Reproduce every one of the following entries verbatim, leaving out the pictures.

■ Task material

□ □ □ □ □

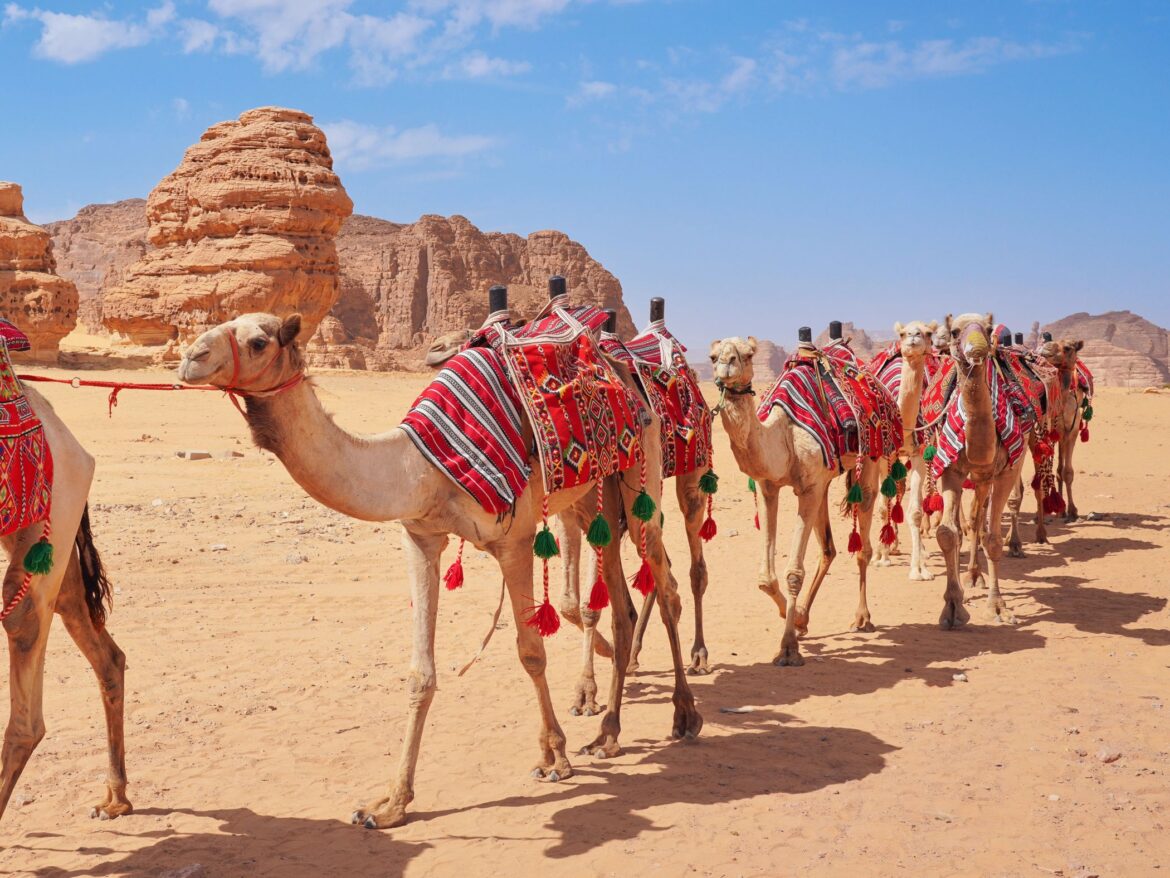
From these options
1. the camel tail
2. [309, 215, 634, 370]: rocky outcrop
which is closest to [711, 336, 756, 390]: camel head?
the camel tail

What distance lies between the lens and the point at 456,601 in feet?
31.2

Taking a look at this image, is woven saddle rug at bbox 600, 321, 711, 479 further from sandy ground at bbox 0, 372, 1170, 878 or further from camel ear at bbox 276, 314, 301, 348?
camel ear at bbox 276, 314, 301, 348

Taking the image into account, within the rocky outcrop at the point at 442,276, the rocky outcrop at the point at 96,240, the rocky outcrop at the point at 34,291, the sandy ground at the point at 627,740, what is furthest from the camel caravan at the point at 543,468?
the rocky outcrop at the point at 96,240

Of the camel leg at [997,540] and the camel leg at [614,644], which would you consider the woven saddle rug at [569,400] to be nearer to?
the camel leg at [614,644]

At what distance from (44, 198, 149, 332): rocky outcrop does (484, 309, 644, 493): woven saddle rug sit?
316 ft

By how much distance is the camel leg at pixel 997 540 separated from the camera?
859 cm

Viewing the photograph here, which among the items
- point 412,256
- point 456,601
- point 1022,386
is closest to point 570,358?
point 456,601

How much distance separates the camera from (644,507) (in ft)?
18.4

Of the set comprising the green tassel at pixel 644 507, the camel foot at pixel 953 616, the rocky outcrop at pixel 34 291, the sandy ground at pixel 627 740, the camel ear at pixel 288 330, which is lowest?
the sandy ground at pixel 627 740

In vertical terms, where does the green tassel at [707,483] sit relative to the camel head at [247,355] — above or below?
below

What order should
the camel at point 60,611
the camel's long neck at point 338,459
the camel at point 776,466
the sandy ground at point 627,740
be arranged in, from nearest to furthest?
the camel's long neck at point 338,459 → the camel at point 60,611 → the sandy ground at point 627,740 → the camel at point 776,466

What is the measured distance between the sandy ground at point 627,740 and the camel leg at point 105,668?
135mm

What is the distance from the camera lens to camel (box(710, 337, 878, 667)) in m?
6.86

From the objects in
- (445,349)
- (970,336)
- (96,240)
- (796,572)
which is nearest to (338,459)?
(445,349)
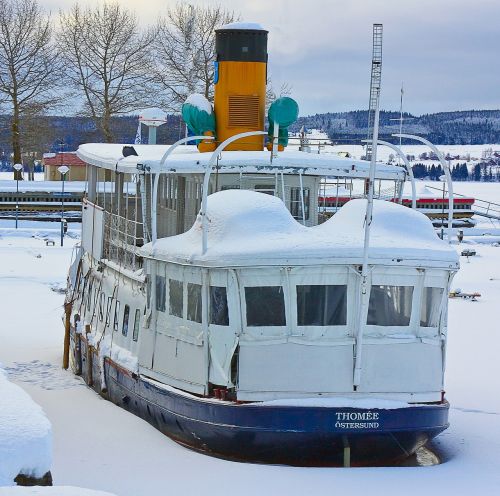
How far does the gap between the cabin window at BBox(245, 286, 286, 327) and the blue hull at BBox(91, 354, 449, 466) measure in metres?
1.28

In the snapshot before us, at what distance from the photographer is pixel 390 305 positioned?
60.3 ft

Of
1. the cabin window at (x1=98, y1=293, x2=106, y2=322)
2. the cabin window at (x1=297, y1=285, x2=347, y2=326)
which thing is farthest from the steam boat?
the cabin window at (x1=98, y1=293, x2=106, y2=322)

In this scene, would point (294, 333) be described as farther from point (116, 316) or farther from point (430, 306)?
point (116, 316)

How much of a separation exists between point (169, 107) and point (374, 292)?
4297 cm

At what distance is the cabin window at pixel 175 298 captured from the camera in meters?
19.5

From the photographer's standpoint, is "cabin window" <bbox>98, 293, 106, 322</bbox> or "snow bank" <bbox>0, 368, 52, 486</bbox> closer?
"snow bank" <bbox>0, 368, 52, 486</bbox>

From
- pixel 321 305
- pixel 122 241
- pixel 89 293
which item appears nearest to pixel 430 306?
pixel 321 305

□ □ □ □ □

■ Written reply
From these options
1. the camel tail
2. [309, 215, 634, 370]: rocky outcrop
which is closest to [711, 336, 756, 390]: camel head?
the camel tail

What distance lies between the lens and the point at 456,601 in feet?
31.2

Taking a look at this image, is woven saddle rug at bbox 600, 321, 711, 479 further from sandy ground at bbox 0, 372, 1170, 878 or further from camel ear at bbox 276, 314, 301, 348?
camel ear at bbox 276, 314, 301, 348

Taking the image into account, within the rocky outcrop at the point at 442,276, the rocky outcrop at the point at 96,240, the rocky outcrop at the point at 34,291, the sandy ground at the point at 627,740, what is furthest from the camel caravan at the point at 543,468?
the rocky outcrop at the point at 96,240

Of the camel leg at [997,540] and the camel leg at [614,644], which would you consider the woven saddle rug at [569,400] to be nearer to?
the camel leg at [614,644]

At what distance from (44, 198, 149, 332): rocky outcrop does (484, 309, 644, 493): woven saddle rug sit?
316 ft

By how much distance is the camel leg at pixel 997 540 separated from the camera?
859 cm

Viewing the photograph here, which among the items
- point 412,256
- point 456,601
- point 1022,386
is closest to point 570,358?
point 456,601

How much distance separates the camera from (644,507) (in ft)?
18.4

Of the set comprising the green tassel at pixel 644 507, the camel foot at pixel 953 616, the rocky outcrop at pixel 34 291, the sandy ground at pixel 627 740, the camel ear at pixel 288 330, which is lowest?
the sandy ground at pixel 627 740

In vertical terms, where does the green tassel at [707,483] sit relative to the camel head at [247,355] — above or below?
below

What order should
the camel at point 60,611
the camel's long neck at point 338,459
the camel at point 776,466
the sandy ground at point 627,740
be arranged in, from nearest to furthest?
the camel's long neck at point 338,459 → the camel at point 60,611 → the sandy ground at point 627,740 → the camel at point 776,466

What is the measured distance between the sandy ground at point 627,740 and the camel leg at point 105,668?
135mm

What is the distance from the camera lens to camel (box(710, 337, 878, 667)) in m?
6.86

From the objects in
- (445,349)
- (970,336)
- (96,240)
- (796,572)
which is nearest to (338,459)?
(445,349)
How far does the gap between the cabin window at BBox(245, 286, 286, 327) and the blue hull at BBox(91, 354, 449, 466) measure in metres?
1.28

In the snapshot before us, at what distance from the photographer is pixel 390 305 positioned?
60.3 ft

Of
1. the cabin window at (x1=98, y1=293, x2=106, y2=322)
2. the cabin window at (x1=297, y1=285, x2=347, y2=326)
which thing is farthest from the steam boat?
the cabin window at (x1=98, y1=293, x2=106, y2=322)

In this scene, would point (294, 333) be described as farther from point (116, 316) or farther from point (430, 306)?
point (116, 316)

How much of a separation exists between point (169, 107) and point (374, 292)?
4297 cm

At what distance is the cabin window at pixel 175 298 captured from the camera in meters?
19.5

From the photographer's standpoint, is "cabin window" <bbox>98, 293, 106, 322</bbox> or "snow bank" <bbox>0, 368, 52, 486</bbox> closer?
"snow bank" <bbox>0, 368, 52, 486</bbox>

From
- pixel 321 305
- pixel 122 241
- pixel 89 293
which item appears nearest to pixel 430 306?
pixel 321 305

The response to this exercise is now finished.